◆ 所给文本 ◆
......

Posted 2022-01-26Updated 2022-02-1924 minutes read (About 3652 words)

(RSS2021)GIGA

第一次看别的组的GraspNet，最吸引我的是这篇文章有开源基于Pybullet的仿真器采集数据的部分，代码算是给了我很大的启发。不过随之而来的可能就是真的要重构我目前的仿真器部分……好在工程量并不算大，并且比起我现有的仿真器实现，性能会有巨大的提升。

仿真器部分

为了省去看完论文后又要重新看一遍代码的苦恼，我先从我最关注的仿真器实现部分说起。这篇论文主打的就是3D重建和基于点云几何的Grasp Proposal的联合训练。数据采集部分，其实就是从点云中选取点和对应的法向量，并且均匀从$[0,\text{gripper_length}]$中采集一个接近距离，并且去实现抓取。不过，比起我类似操作的NaÏve实现，我觉得他们的实现有几个优点：

仅加载夹爪模型，省去了机械臂整体的IK和planning的复杂性。这一点其实6D-GraspNet也是这么做的，只是我限于当时的见解和关注的方向，一直忽略了这一点事实，导致有很长一段时间一直在关注IK和planning去做collision-free的整机避障。
代码轻量级，由于省去了IK和Planning，只需要一个循环即可完成数据的创建。并且可以很容易地做多进程。
提前剪枝，对于Grasp非法的collision情况，会提前通过仿真器的接触点API判断做continue，这样的话可以无需每个仿真都执行到最后。

这也引起了我的反思，确实应当广泛地从他人的代码中吸取方法论、代码结构、抽象上的经验，相对于把想法落到实处，想法对不对、高不高效可能更加重要。

我们先来看最主要的这个循环，其实做的事情也很简单，随机加载一个场景，拍很多张深度图恢复点云。然后随机采样Grasp Proposal执行，看看是成功还是失败。

for _ in range(grasps_per_worker // GRASPS_PER_SCENE):  # how many scene need to create
    # generate heap
    object_count = np.random.poisson(OBJECT_COUNT_LAMBDA) + 1
    sim.reset(object_count)         # generate the table and piled or packed objects
    sim.save_state()

    # render synthetic depth images
    n = MAX_VIEWPOINT_COUNT
    depth_imgs, extrinsics = render_images(sim, n)
    depth_imgs_side, extrinsics_side = render_side_images(sim, 1, args.random)

    # reconstrct point cloud using a subset of the images
    tsdf = create_tsdf(sim.size, 120, depth_imgs, sim.camera.intrinsic, extrinsics)
    pc = tsdf.get_cloud()

    # crop surface and borders from point cloud
    bounding_box = o3d.geometry.AxisAlignedBoundingBox(sim.lower, sim.upper)

......

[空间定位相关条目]
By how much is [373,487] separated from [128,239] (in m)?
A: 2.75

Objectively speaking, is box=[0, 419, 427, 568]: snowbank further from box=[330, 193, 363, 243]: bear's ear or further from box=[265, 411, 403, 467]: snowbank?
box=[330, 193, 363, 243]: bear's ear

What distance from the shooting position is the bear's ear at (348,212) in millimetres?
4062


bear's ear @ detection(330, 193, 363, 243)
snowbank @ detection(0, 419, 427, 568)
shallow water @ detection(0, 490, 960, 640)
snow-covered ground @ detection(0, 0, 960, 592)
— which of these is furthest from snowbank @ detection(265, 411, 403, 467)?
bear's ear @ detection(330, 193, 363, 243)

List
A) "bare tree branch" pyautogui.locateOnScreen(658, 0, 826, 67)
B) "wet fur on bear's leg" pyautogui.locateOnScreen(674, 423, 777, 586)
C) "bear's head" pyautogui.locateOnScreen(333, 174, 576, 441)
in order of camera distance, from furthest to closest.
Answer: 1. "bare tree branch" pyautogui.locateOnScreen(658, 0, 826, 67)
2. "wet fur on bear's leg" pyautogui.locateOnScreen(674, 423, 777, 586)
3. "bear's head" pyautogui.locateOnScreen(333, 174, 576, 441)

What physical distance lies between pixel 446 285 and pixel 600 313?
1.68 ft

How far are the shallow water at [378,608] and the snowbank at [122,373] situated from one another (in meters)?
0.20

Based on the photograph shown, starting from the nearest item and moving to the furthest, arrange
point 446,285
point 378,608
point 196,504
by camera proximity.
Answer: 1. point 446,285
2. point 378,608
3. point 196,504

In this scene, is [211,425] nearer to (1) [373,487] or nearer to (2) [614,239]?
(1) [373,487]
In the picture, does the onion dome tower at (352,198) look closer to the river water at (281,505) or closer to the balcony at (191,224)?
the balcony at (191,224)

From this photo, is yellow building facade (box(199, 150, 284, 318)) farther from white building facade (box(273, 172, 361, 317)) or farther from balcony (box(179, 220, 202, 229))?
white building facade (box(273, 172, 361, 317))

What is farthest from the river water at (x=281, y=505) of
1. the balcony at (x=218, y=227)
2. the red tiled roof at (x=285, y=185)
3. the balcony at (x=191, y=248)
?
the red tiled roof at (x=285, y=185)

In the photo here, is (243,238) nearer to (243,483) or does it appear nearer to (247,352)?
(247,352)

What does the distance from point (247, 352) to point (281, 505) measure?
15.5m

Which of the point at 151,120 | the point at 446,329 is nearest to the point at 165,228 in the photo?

......

◆ 任务目标 1 ◆
从记录中摘出所有含有字符串“distance”的行，逐行照抄。
◆ 任务目标 2 ◆
接着GIGA仿真器一文的最后一句往下续写。
GIGA仿真器一文与这些记录是彼此独立的两份材料。

◆ 参考答案 1 ◆
What distance from the shooting position is the bear's ear at (348,212) in millimetres?
in order of camera distance, from furthest to closest.
What physical distance lies between pixel 446 285 and pixel 600 313?
What does the distance from point (247, 352) to point (281, 505) measure?

◆ 参考答案 2 ◆
    pc = pc.crop(bounding_box)
    # o3d.visualization.draw_geometries([pc])

    if pc.is_empty():
        print("Point cloud empty, skipping scene")
        continue

    # store the raw data
    scene_id = write_sensor_data(args.root, depth_imgs_side, extrinsics_side)
    if args.save_scene:
        mesh_pose_list = get_mesh_pose_list_from_world(sim.world, args.object_set)
        write_point_cloud(args.root, scene_id, mesh_pose_list, name="mesh_pose_list")

    for _ in range(GRASPS_PER_SCENE):
        # sample and evaluate a grasp point
        point, normal = sample_grasp_point(pc, finger_depth)
        grasp, label = evaluate_grasp_point(sim, point, normal)

        # store the sample
        write_grasp(args.root, scene_id, grasp, label)
        pbar.update()

这个循环还是简单易懂的，我们接下来主要看看两个关键函数sample_grasp_point和evaluate_grasp_point。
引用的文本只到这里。